* [LISTA DE ACTIVIDADES]:
**1)** En el relato de la travesía por las Georgias, convierte en una lista breve el párrafo que va de «Partimos de la bahía Posesión» a «focas de todo tipo y ballenas», sin perder sus datos principales.
**2)** Escribe la continuación del relato de la travesía por las Georgias a partir de su última frase.

* [TEXTO DEL DOCUMENTO]:
########

Partimos de la bahía Posesión, llamada así porque fue precisamente aquí
donde, en 1775, desembarcó James Cook dando el nombre de Georgias al archipiélago,
en honor del rey Jorge III. Poco a poco vamos dejando atrás la costa,
hoy convertida en un auténtico santuario de vida natural, un paraíso de
aves, pingüinos, petreles, albatros, y el lugar donde se calcula que el
50% de la población mundial de elefantes marinos tiene su territorio de
reproducción. También se pueden avistar renos, que introdujeron los
marineros noruegos, lobos marinos, focas de todo tipo y ballenas.
Nuestra marcha, siguiendo las huellas de Shackleton y sus dos
compañeros, se va a desarrollar sobre glaciares, anfiteatros helados,
collados y bahías repletas de vida animal. Una aventura que merece
situarse entre las más bellas travesías del mundo. Por el ambiente
desolado y salvaje que se respira en esta isla perdida en medio del
Atlántico Sur; por el compromiso que exige el acometerla, ya que un
rescate desde el exterior es imposible; por la experiencia en marcha
sobre glaciares y en navegación que se precisa, y porque, en definitiva,
en pocos lugares como en este un montañero se siente transportado al
centro de la historia polar, a una de las aventuras más heroicas y
ejemplares que se han desarrollado en las regiones polares. Cada vez que
la ventisca nos golpeaba y la niebla nos hacía sentirnos perdidos; cada
vez que afrontábamos una dura pendiente de nieve o nos lanzábamos
ladera abajo tratando de dominar los trineos, dudando sobre quién
arrastraba a quién, pensábamos en aquellos hombres disminuidos por casi
dos años de penalidades sin cuento, sin apenas medios, enfrentándose a
estos mismos obstáculos. Era tal su estado de debilidad que sufrieron
alucinaciones, todos ellos “sintieron” la presencia de una cuarta
persona que les estaba acompañando. Shackleton lo explicaría
gráficamente: “Durante esa larga y extenuante marcha de treinta y seis
horas por las montañas sin nombre y los glaciares de San Pedro, a menudo
me pareció que éramos no tres, sino cuatro”. Sus dos compañeros
confesaron haber tenido la misma impresión.

########

* [DATOS]:
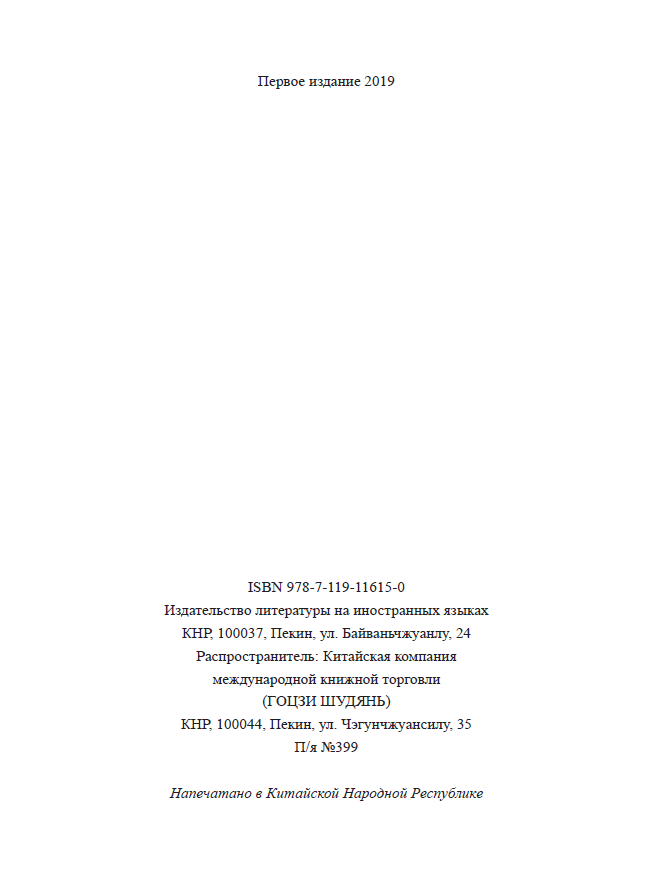 Первое издание 2019

ISBN 978-7-119-11615-0
Издательство литературы на иностранных языках
КНР, 100037, Пекин, ул. Байваньчжуанлу, 24
Распространитель: Китайская компания
международной книжной торговли
(ГОЦЗИ ШУДЯНЬ)
КНР, 100044, Пекин, ул. Чэгунчжуансилу, 35
П/я №399

Напечатано в Китайской Народной Республике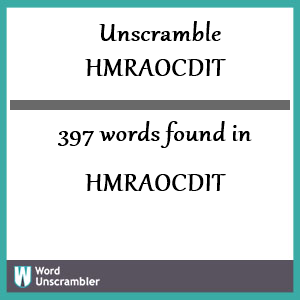 Unscramble HMRAOCDIT

397 words found in

HMRAOCDIT

W Word Unscrambler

########

* [RESULTADOS DEL EJERCICIO]:
**1)**
- La salida es desde la bahía Posesión. Allí desembarcó James Cook en 1775 y llamó Georgias al archipiélago en honor del rey Jorge III.
- La costa es hoy un santuario de vida natural, con aves, pingüinos, petreles y albatros.
- Se calcula que el 50 % de la población mundial de elefantes marinos se reproduce allí.
- También se ven renos introducidos por marineros noruegos, además de lobos marinos, focas de todo tipo y ballenas.

**2)**
El siseo de los esquís es el único sonido que nos rodea mientras
cruzamos el campo de hielo Murray. Atravesamos lenguas glaciares que
caen al mar, derramándose en bahías intensamente azules, pobladas de
témpanos de hielo inmaculadamente blancos, mientras la niebla se apodera
del plató glaciar, y mis compañeros parecen fantasmas desapareciendo
entre la niebla cuyos jirones se llevan los vientos del oeste. Son
paisajes que, como las nubes, se desvanecen en segundos y parecen más
sueños efímeros forjados por la imaginación que realidad atestiguada por
los ojos. La misma sensación obtuve al descender a la bahía Fortuna
mientras el viento huracanado nos zarandeaba y los aludes barrían
nuestros pasos adueñándose de un territorio donde siempre somos
pasajeros de paso. A cambio, ver anochecer o amanecer en esta bahía, que
hace honor a su nombre, es una recompensa que hace llevaderos los
sacrificios de la marcha, mientras oímos graznar a los jóvenes pingüinos
rey llamando a los padres para que les procuren alimento. Sabemos que
es nuestro último vivac en la isla y no queremos apresurarnos. Nada más
comenzar nuestra marcha, unos ríos helados que descienden del glaciar König
cortan nuestro paso. Los cruzamos descalzos, cargados como animales de
tiro con nuestros trineos a la espalda. Luego ascendemos al collado
desde donde Shackleton y sus dos compañeros pudieron oír las sirenas de
las factorías llamando al trabajo. Después de tres largos días llegamos
por fin a la bahía Stromness, una estación ballenera hoy en ruinas, solo
habitada por algún elefante marino, pero que el 20 de mayo de 1916,
cuando la avistaron Shackleton y sus dos compañeros, convertidos en
fantasmas de carne y hueso, era un lugar lleno de actividad. Poco
después, Shackleton movilizaría varios barcos y a la cuarta intentona
arribaría a la isla Elefante rescatando al resto de su expedición. Este
ejemplo único de solidaridad, coraje y tenacidad hizo que alguien que
conoció a los tres grandes exploradores polares llegara a escribir:
“Para una expedición científica, elegid a Scott; para un raid polar, a
Amundsen. Pero cuando estés desesperado y perdido, reza porque te envíen
a Shackleton”.
Yo pienso lo mismo. Nos abrazamos todos a la llegada al puerto de
Stromness, donde nos esperan nuestros compañeros. Desde luego, con
amigos así se puede ir al fin del mundo. Que, por cierto, no debe de
estar muy lejos de aquí.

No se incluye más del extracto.